This beautiful scene, captured aboard the Zuiderdam
as she cruised Tracy Arm Fjord, is poised
to cost a lot more in 2012.
Photo © Aaron Saunders
Alaska, it seems, just can’t get a break.
First, there was the controversial head tax approved in 2006. After much legal and political maneuvering by cruise lines and government officials alike, the amount lines are charged per-passenger was dropped substantially last month from the previous $50.
Now, a change in emission regulations set to take effect in 2012 are poised to add $100-million in costs to Alaska cruises – an amount that will be passed along to you.
The Vancouver Sun reported that the cost for cruise lines to meet the incoming regulations breaks down to roughly $100 per person – far more than the $50 head tax imposed by the state of Alaska in 2006 that saw vessel numbers fall off dramatically.
At the heart of the problem: Canada and the United States, in conjunction with the International Maritime Organization, have created an “Emissions Control Area” (ECA) that covers a 200-mile offshore limit, and is poised to come into effect in 2012. Ships sailing within the ECA are required to use low-sulphur fuels, and the restrictions are heavy: in 2010, the sulphur limit in 2012 will be one per cent, and in 2015 that number drops to 0.1 per cent.
Currently, a sulphur content of 4.5 per cent is allowable, though most ships average between 1.8 and 1.5 per cent.
Alaska cruises, as well as voyages up the Eastern Seaboard to Canadian and New England ports stand to suffer the most, simply because they never leave the exclusion zone of two-hundred miles.
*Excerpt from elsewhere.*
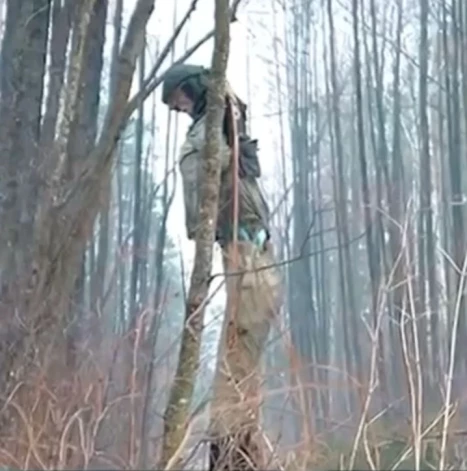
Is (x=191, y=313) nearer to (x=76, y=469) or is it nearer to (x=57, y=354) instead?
(x=76, y=469)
Caribbean-bound cruises can carry two types of fuel, enabling them to switch over to more cost-effective fuel once they’ve sailed out of the affected zone.
In Victoria, BC – home to numerous cruise ship calls during the months between May and October – the James Bay Neighbourhood Association has complained publicly in the past about the emissions from ships docked at the city’s Ogden Point terminal. With these new regulations, their concerns might become a thing of the past.
Or, a multi-billion dollar industry might simply choose to sail away in favor of more cost-effective destinations.